The adapter trimming file is a text-based file that contains a statistics summary of adapter trimming for a FASTQ file. The file contains the fraction of reads with untrimmed bases for each sample, lane, and read number plus the following information:

•

Lane

•

Read

•

Project

•

Sample ID

•

Sample Name

•

Sample Number

•

TrimmedBases

•

PercentageOfBases(beingtrimmed)

HTML Reports

HTML reports are generated from data in DemultiplexingStats.xml and ConversionStats.xml.
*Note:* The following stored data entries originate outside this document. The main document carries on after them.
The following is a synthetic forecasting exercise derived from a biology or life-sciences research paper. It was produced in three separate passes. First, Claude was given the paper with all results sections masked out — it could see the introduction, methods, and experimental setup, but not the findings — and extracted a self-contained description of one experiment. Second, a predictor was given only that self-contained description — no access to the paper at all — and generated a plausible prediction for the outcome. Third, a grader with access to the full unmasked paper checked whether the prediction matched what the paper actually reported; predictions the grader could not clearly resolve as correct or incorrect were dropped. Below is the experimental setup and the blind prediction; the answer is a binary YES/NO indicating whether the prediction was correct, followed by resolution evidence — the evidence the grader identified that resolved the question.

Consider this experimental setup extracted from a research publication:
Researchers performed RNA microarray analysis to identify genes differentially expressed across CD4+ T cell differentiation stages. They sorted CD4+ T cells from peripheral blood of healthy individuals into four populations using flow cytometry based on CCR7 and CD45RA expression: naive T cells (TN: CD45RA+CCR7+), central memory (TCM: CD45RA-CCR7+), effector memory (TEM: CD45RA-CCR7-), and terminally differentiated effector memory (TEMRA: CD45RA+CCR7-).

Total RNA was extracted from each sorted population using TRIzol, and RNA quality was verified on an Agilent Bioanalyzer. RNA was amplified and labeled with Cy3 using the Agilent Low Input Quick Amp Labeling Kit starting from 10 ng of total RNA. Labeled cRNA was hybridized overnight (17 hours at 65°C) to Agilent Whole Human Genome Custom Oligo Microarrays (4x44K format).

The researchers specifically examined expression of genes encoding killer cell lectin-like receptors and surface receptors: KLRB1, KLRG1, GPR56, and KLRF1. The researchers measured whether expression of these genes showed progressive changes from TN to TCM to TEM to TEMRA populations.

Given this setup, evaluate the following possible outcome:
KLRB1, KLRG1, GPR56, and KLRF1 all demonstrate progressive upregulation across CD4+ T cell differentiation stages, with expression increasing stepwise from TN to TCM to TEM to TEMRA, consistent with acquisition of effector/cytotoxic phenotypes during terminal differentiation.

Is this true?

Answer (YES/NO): NO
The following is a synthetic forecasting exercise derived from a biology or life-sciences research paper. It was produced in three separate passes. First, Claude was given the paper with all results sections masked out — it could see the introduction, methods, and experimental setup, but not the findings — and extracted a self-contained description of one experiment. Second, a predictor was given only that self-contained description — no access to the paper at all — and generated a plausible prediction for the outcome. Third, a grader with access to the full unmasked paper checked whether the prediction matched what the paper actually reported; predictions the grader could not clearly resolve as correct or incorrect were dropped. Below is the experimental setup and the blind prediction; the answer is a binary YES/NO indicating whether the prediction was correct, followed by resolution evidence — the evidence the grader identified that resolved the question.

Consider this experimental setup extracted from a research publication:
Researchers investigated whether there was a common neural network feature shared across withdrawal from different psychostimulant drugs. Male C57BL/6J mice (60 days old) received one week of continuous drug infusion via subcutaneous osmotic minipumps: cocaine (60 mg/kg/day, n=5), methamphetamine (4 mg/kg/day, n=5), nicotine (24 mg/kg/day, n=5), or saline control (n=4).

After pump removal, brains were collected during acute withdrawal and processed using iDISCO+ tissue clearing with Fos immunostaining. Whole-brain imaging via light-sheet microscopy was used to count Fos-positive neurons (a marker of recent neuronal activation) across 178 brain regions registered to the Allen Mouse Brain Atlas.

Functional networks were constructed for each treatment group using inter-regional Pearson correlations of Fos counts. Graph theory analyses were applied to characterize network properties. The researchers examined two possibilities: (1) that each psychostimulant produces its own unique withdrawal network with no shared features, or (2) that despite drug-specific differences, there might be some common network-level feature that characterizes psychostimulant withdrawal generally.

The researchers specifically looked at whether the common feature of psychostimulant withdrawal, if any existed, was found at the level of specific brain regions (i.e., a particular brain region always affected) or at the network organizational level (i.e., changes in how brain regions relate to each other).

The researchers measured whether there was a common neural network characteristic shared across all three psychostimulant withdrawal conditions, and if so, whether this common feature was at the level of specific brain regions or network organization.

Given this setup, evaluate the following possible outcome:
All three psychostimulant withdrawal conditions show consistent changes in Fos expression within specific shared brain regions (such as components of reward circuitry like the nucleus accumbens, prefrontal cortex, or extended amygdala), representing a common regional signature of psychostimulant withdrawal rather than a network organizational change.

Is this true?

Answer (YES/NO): NO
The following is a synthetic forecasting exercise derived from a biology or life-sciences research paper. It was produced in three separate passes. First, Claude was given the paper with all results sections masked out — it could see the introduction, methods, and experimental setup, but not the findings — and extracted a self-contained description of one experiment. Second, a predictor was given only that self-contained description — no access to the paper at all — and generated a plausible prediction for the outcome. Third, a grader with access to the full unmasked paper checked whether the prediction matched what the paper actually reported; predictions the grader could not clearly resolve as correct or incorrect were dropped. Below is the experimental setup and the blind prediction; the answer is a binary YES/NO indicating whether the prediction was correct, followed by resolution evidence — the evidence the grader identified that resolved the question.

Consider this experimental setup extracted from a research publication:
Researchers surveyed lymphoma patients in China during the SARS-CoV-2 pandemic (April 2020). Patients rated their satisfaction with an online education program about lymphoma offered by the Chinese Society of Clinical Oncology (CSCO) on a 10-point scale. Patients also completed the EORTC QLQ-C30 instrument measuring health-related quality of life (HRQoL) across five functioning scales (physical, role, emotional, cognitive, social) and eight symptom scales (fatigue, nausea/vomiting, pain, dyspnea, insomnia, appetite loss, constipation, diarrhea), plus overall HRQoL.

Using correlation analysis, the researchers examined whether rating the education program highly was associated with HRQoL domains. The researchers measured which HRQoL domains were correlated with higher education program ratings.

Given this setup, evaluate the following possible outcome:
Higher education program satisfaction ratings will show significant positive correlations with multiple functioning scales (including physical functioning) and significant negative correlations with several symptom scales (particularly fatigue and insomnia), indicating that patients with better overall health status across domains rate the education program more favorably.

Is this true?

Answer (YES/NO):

The reports reside in Reports\html in the output directory or in the directory specified by the --reports-dir option.

The flow cell summary contains the following information:

•

Clusters(Raw) Clusters(PF)*Yield (MBases)

For patterned flow cells, the number of raw clusters is equal to the number of wells on the flow cell.

The lane summary provides the following information for each project, sample, and index sequence specified in the sample sheet:

•

Lane#

•

Clusters(Raw)

•

%oftheLane

•

% Perfect Barcode

•

% One Mismatch

•

Clusters(Filtered)

•

Yield

•

% PF Clusters

•

%Q30Bases

•

Mean Quality Score

•

The Top Unknown Barcodes table in the HTML report provides the count and sequence for the 10 most common unmapped index adapters in each lane.